Nevertheless, the research presented here had limitations. The studies that looked at the effects of exercise on dementia were conducted in relatively small, non-diverse human populations and were not completely controlled against other "good health" factors that tend to occur when people exercise. For example, exercisers are much more likely to do other healthy things, such as eating right, quitting smoking, getting quality sleep, or maintaining target weight. The fast-food diet study was well controlled to show that decreased BDNF was not related to hypertension, atherosclerosis, obesity, and changes in activity level -- but the results must be taken at face value since it was conducted in rodents, not humans.

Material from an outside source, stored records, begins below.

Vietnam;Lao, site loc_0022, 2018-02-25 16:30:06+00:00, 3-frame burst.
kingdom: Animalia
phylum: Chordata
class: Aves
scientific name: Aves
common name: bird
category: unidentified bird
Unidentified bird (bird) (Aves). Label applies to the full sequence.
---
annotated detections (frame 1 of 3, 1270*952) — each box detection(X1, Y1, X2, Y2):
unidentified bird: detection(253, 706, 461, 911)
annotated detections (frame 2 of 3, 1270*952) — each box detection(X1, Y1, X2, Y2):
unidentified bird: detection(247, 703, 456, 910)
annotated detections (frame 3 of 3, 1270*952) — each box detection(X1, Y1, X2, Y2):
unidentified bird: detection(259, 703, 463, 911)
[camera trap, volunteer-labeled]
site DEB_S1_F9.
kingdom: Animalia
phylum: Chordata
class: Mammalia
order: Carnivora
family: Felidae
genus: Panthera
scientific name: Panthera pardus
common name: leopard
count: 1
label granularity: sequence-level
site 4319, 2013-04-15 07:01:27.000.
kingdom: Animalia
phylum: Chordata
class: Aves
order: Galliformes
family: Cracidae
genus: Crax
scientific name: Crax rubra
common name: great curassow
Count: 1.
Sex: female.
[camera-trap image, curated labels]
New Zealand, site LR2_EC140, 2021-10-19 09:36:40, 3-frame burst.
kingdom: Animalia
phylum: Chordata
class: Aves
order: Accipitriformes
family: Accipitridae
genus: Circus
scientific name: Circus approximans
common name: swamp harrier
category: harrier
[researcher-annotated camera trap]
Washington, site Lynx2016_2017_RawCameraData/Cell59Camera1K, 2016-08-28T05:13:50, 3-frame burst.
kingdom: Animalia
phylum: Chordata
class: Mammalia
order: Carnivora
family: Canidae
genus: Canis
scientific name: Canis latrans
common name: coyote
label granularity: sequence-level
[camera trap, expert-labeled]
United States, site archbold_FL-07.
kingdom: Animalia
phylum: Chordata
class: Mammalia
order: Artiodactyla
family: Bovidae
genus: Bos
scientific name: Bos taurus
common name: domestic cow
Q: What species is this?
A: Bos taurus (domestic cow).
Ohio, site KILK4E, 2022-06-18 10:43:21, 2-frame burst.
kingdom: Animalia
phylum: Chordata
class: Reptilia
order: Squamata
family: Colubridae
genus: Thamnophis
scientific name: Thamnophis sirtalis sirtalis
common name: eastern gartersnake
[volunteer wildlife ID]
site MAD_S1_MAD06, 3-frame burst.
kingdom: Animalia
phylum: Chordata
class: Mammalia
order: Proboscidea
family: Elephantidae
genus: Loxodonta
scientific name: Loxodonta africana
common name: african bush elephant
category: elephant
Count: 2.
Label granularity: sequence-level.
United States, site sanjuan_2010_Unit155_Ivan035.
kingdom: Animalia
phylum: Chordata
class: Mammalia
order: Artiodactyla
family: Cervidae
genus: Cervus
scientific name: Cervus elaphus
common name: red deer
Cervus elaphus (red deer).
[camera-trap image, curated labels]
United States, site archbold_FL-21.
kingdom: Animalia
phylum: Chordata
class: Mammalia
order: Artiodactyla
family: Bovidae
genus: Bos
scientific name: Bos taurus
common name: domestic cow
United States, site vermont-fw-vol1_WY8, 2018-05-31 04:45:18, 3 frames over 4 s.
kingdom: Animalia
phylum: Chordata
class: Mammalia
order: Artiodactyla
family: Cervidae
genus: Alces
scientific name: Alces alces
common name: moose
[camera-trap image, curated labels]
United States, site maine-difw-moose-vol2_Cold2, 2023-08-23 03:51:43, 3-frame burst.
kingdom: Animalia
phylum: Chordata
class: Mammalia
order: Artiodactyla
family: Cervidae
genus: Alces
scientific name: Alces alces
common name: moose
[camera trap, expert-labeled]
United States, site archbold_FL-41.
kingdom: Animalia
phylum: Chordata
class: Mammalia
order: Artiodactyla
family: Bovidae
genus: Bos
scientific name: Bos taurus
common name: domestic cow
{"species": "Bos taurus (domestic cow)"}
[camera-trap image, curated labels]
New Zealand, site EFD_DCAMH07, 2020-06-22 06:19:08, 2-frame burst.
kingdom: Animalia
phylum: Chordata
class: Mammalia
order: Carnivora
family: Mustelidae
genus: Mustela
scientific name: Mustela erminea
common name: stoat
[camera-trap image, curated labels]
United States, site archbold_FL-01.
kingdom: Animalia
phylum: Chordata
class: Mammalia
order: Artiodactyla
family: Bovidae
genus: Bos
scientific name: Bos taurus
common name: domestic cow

So what does all of this mean? The idea of eating right and getting more exercise is nothing new. We've known for years that changing our health behaviors can stave off heart disease, and potentially let us live longer. The studies mentioned here really highlight the positive-feedback nature of our actions -- behavior changes (diet and exercise) cause physiological and molecular changes in the body, which in turn alter another behavior (memory). This relationship tells us that our behavior choices no longer only determine life or death, but they also can impact our quality of life. It's true that the results don't make a direct link between diet/exercise and brain health, but rather, a loose correlation between the two that requires further study. But in my mind, it doesn't really matter what keeps the brain healthy -- my point isn't that diet and exercise are the end-all cure for disease, but rather, that they are an extremely important part of an overall healthy lifestyle that will allow us to make the most of our golden years.